Trotz der Langlebigkeit und Qualität seiner Theorien sind auch die Kritiker:innen – oder wohl eher Gegner:innen – der Evolutionsbiologie nicht ausgestorben. Was Darwin mit seiner Theorie zur Entstehung der Arten erklären konnte, scheint für manche Menschen auch heute noch sowohl mit ihrer religiösen Überzeugung, als auch mit ihrer Kreativität in Konflikt zu stehen.
Als ein Hauptargument „gegen“ die Evolutionstheorie wird immer wieder ins Feld geführt, dass sich komplexe Strukturen, wie etwa das menschliche Auge, nicht durch eine schrittweise Entstehung erklären lassen würden. Selten wird jedoch in diesem Zusammenhang erwähnt, dass Darwin schon zu seinen Lebzeiten solche kritischen Einwände beachtet und sie in seiner Theorie mit behandelt hat.
Er schreibt etwa in Kapitel 6 von “The Origin of Species”:
“Die Annahme, dass das Auge mit all seinen unnachahmlichen Vorrichtungen zur Einstellung des Brennpunkts auf verschiedene Entfernungen, zur Aufnahme verschiedener Lichtmengen und zur Korrektur der sphärischen und chromatischen Aberration durch natürliche Auslese entstanden sein könnte, erscheint mir, wie ich freimütig zugebe, in höchstem Maße absurd.
Dennoch sagt mir die Vernunft, dass, wenn zahlreiche Abstufungen von einem perfekten und komplexen Auge bis zu einem sehr unvollkommenen und einfachen Auge nachgewiesen werden können, wobei jede Abstufung für ihren Besitzer nützlich ist, wenn ferner das Auge immer nur geringfügig variiert und die Variationen vererbt werden, was sicherlich der Fall ist, und wenn jede Variation oder Modifikation des Organs für ein Tier unter wechselnden Lebensbedingungen nützlich ist, dann kann die Schwierigkeit zu glauben, dass ein perfektes und komplexes Auge durch natürliche Auslese gebildet werden konnte, obwohl sie für unsere Vorstellungskraft unüberwindbar ist, kaum als real angesehen werden.

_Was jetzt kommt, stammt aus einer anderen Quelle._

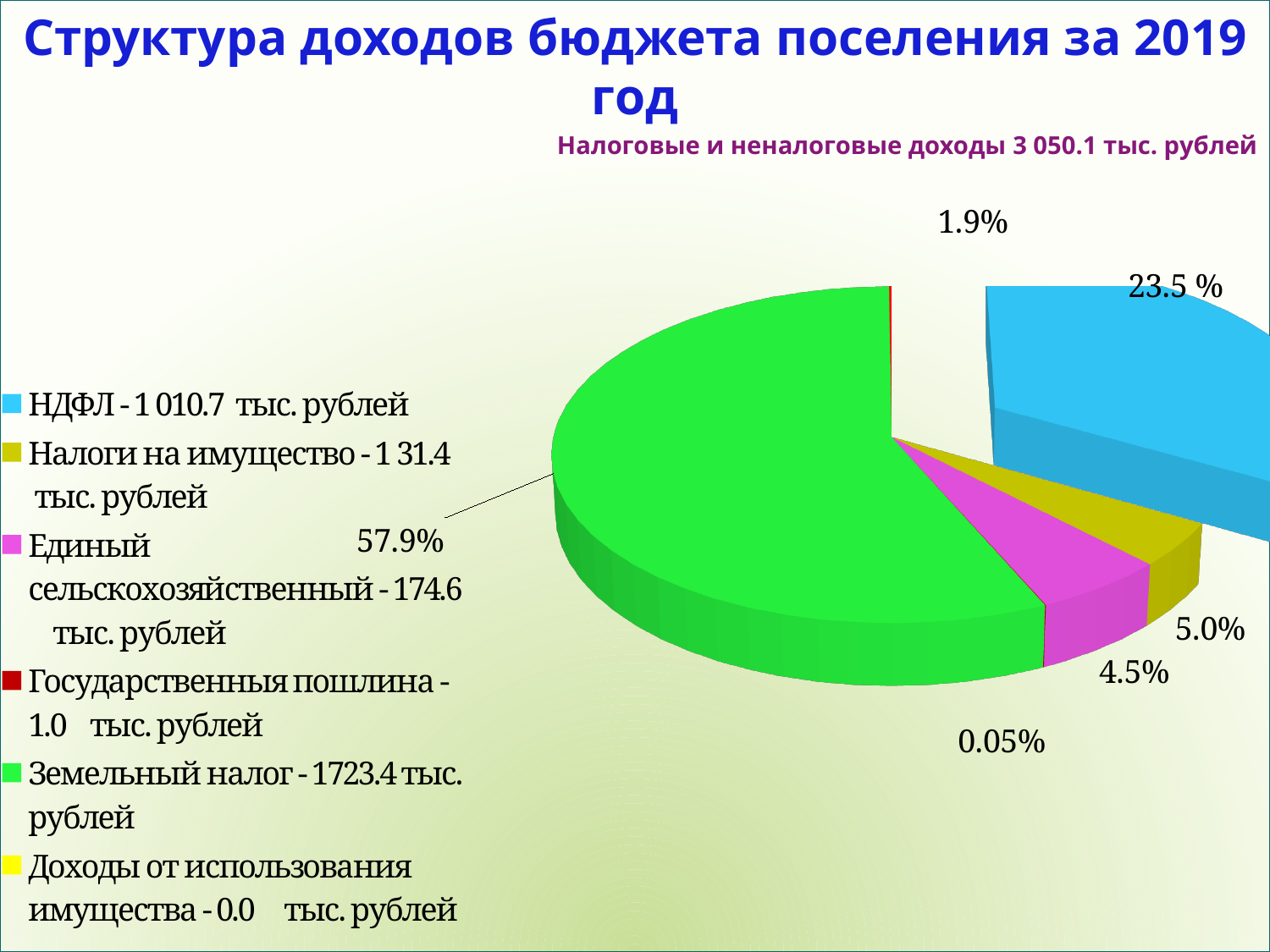
What amount in тыс. рублей does the legend give for Государственная пошлина? 1.0 тыс. рублей What kind of chart is shown on the slide? pie chart What amount in тыс. рублей does the legend give for НДФЛ? 1 010.7 тыс. рублей What amount in тыс. рублей does the legend give for Земельный налог? 1723.4 тыс. рублей How many entries does the legend of the pie chart list? 6 What percentage share is labelled on the green slice (Земельный налог)? 57.9% What is the title of the slide? Структура доходов бюджета поселения за 2019 год Which category has the largest slice of the pie chart? Земельный налог Which is larger according to the legend: НДФЛ or Единый сельскохозяйственный налог? НДФЛ What amount in тыс. рублей does the legend give for Единый сельскохозяйственный налог? 174.6 тыс. рублей What total of tax and non-tax revenues is stated in the subtitle above the chart? 3 050.1 тыс. рублей What percentage share is labelled on the blue slice (НДФЛ)? 23.5 %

Wie ein Nerv für Licht empfindlich wird, geht uns kaum mehr an als die Frage, wie das Leben selbst entstanden ist; aber ich darf anmerken, dass mich mehrere Tatsachen vermuten lassen, dass jeder empfindliche Nerv für Licht empfindlich gemacht werden kann, und ebenso für jene gröberen Schwingungen der Luft, die den Schall erzeugen.”
Aus dem Kapitel 6 von „The Origin of Species“, übersetzt mit DeepL.com
Darwins Theorie liefert sicherlich nicht im Alleingang alle Antworten, um die Entstehung der Arten und alles sich daran anschließenden Phänomene restlos zu erklären. Sie hat sich aber bewährt, ohne in ihrer Grundidee Schaden zu nehmen.

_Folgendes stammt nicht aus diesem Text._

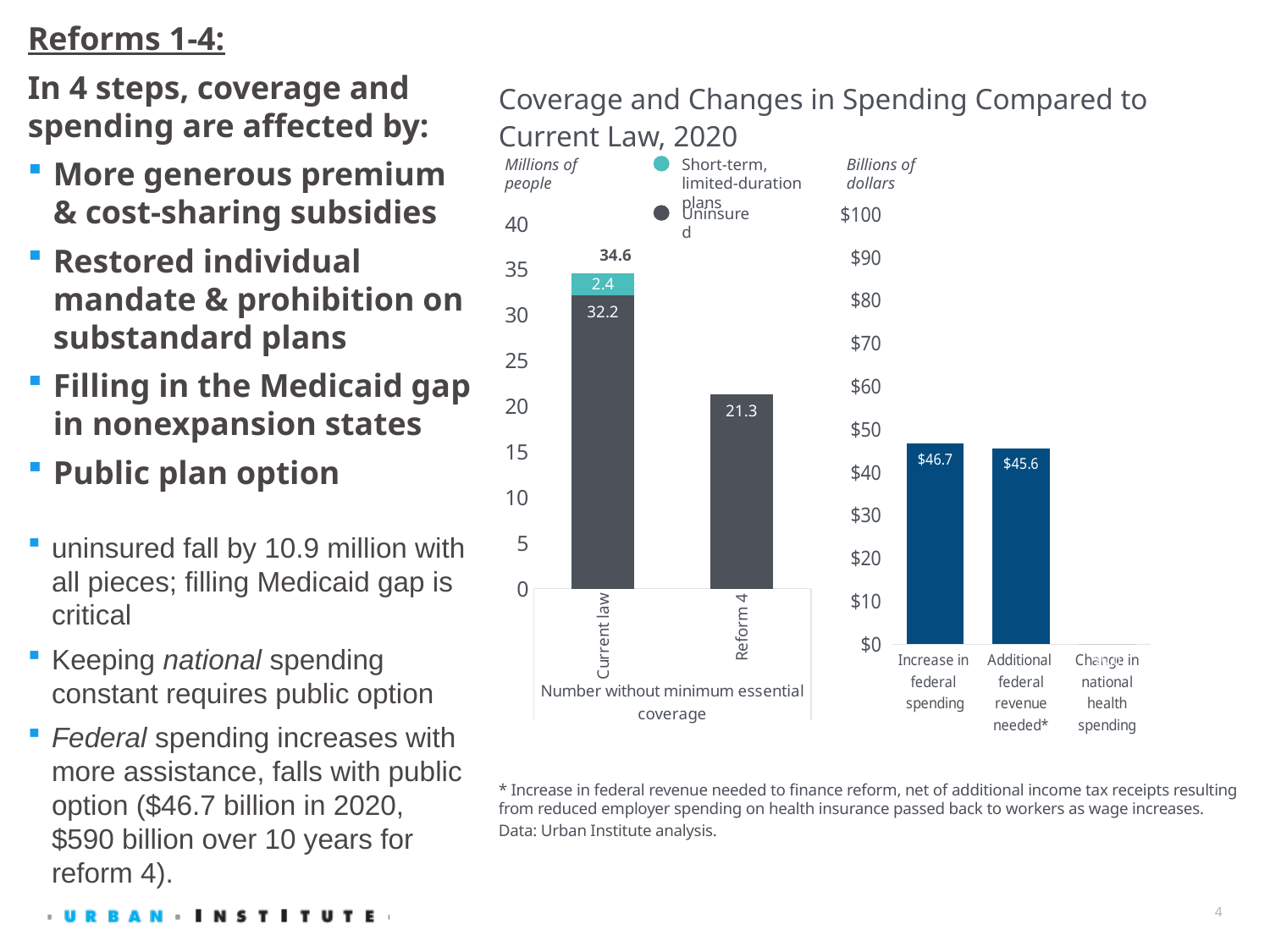
In the right chart (Billions of dollars), how many categories are shown on the x axis? 3 In the left chart (Millions of people), which category has the taller bar, Current law or Reform 4? Current law In the left chart (Millions of people), what is the difference between the Uninsured value under Current law and the value under Reform 4? 10.9 In the left chart (Millions of people), what is the total of the stacked bar for Current law? 34.6 In the right chart (Billions of dollars), what is the value for Increase in federal spending? $46.7 In the left chart (Millions of people), what is the value for Reform 4? 21.3 In the left chart (Millions of people), how many series does the legend list? 2 In the left chart (Millions of people), what is the value for Short-term, limited-duration plans under Current law? 2.4 In the right chart (Billions of dollars), what is the value for Additional federal revenue needed*? $45.6 In the right chart (Billions of dollars), what is the difference between Increase in federal spending and Additional federal revenue needed*? $1.1 What type of chart is the right chart (Billions of dollars)? Bar chart In the left chart (Millions of people), what is the value for Uninsured under Current law? 32.2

Bei dieser Erfolgsgeschichte scheint der Begriff Theorie mittlerweile missverständlich, weil im wissenschaftlichen Kontext Theorie etwas anderes meint als im alltäglichen Verständnis (deswegen das titelgebende Zitat von Mephisto aus Goethes „Faust“). So, wie wir die Relativitätstheorie von Einstein brauchen, um uns mit GPS in Südfrankreich zurecht zu finden, so braucht die Evolutionsbiologie die Ideen von Darwin, um zu erklären, woher die Biodiversität auf unserem Planeten kommt, die uns Menschen mit einschließt.
Wir sollten daher eher von Evolutionsbiologie sprechen, so wie wir auch von Teilchenphysik und nicht Teilchentheorie sprechen. Die heutige Evolutionsbiologie ist ein spannendes Feld, das gerade in den letzten 20 Jahren durch die Fortschritte in der Molekularbiologie ungeahnte Erkenntnisse ermöglicht hat.
Es lohnt sich also, am 12. Februar auch daran zu denken, wie ein junger Forscher durch skeptisches Beobachten die Welt nachhaltig veränderte.